175,000 ‘missing sellers’ in housing market as prices in England jump by £6,000

The average price tag on a home in England is now more than £6,000 higher than in March, according to an index.

The typical asking price for a newly-marketed home in England in June was £337,884.

This is £6,266 higher than an average of £331,618 in March – the month the housing market was put on hold – Rightmove said.

The reopening of England’s housing market has enabled transactions which had been frozen to start going through. Serious buyers can also make physical viewings of properties once more, although virtual viewings online are still encouraged for house-hunters in the early stages of looking for a home.

Rightmove said there is not yet enough new seller house price data in Scotland and Wales for it to compile average asking prices for those countries.

It said that, while the new supply of homes is starting to recover, there were more than 175,000 “missing sellers” in the market across the whole of Britain between March 24 and May 12 compared with the same period in 2019.

Rightmove shows average asking prices across England in June (Rightmove/PA)

Rightmove director Miles Shipside said: “Some sellers who had agreed a sale before lockdown have been worrying that their buyer may try to re-negotiate with a reduced offer.

“On this evidence buyers may now be trying to exchange quickly, as there are signs of high pent-up demand and upwards price pressure, rather than downwards.

“Lenders may also have been concerned about price instability affecting the risk profile of their low-deposit mortgages, so hopefully this will give them more confidence to increase their range of first-time buyer products.”

Analysis by Rightmove of the prices of more than 7,000 newly-agreed sales, provided to it by property groups, indicates that buyers are agreeing to pay closer to the asking price than they were at the start of the year.

On average, between May 13 and June 4, buyers were having offers accepted at 97.7% of the last advertised asking price on Rightmove.

Although these sales have not yet fully gone through, they are an indication of what completed sales could look like.
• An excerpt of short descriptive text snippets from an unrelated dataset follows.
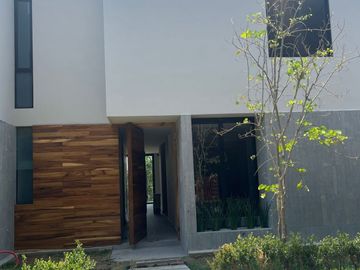 VENTA CASA EN CLUB RESIDENSIAL PUNTA CASCATTA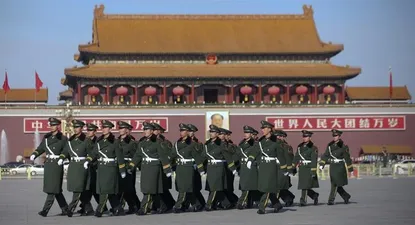 China- Paramilitares marchan por la plaza de Tiananmen, justo frente al Gran Palacio del Pueblo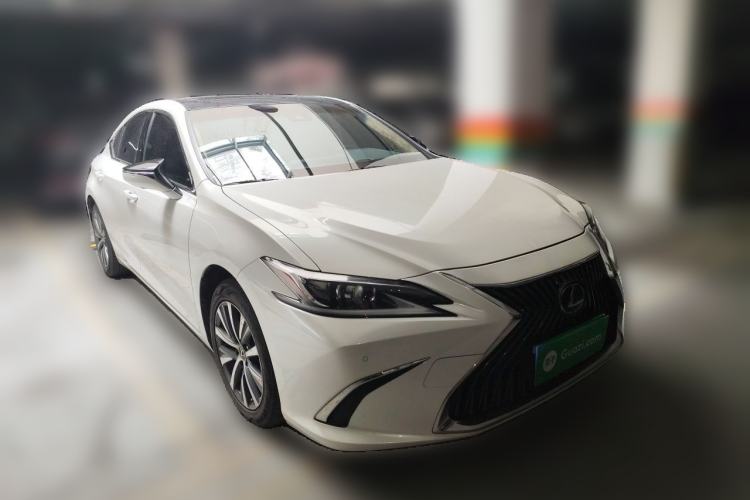 Used Lexus ES 2020 200 Excellence Edition Front Right 45 Deg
Completion data from the Land Registry for February shows an average of 96.6% achieved of the last advertised price on Rightmove, the website said.

Rightmove also said it is important for buyers and sellers to note that the 97.7% figure is an average, with variations depending on local market conditions.

The closest to asking price currently being achieved is in the West Midlands, at 98.1%, and the lowest is in the North East, at 96.8%, it said.

Mr Shipside said: “Those buyers hoping to negotiate hard may find their offer rejected in the current market.”

He added: “The early release from housing lockdown has helped to get England moving again, but we’ll have to wait until the housing markets in Wales and Scotland are similarly released to see if the whole of Britain gets moving.”

Andy Shepherd, chief executive of estate agent Dexters, said: “We’re tremendously busy across all of our 70 London offices.”

He added: “Immediately before lockdown we’d seen the best market for five years. However, comparing last week with the first week of March, we are 60% up on transactions.

“A recurring theme from both buyers and tenants is the need for more interior space for home working; outside space, whether a balcony, roof terrace or garden; and a more convenient location, whether for work, leisure or family reasons.”

David Plumtree, group chief executive for estate agency at Connells Group, said: “So far in June we’re seeing more buyers register with us than during the same period last year – leading to increased levels of new instructions and sales agreed so far this month.

“Notably there is strong demand from first-time buyers despite a shortage of higher loan-to-value mortgage products.”

Oliver Blake, managing director of Your Move and Reeds Rains Estate Agents, said: “As soon as the restrictions on viewing property were lifted in the middle of May we received many more inquiries about properties for sale by our national network of branches than we expected.”

Matt Nicol, managing director of Nicol & Co in Worcester, said: “Covid-19 is still a very real threat, and the safety of our staff and clients has had to remain a priority. We’ve taken to live-streaming all instructions to be our first step in the journey and with great success.

“We now carry out less physical viewings with very eager clients that then make quick decisions to offer.”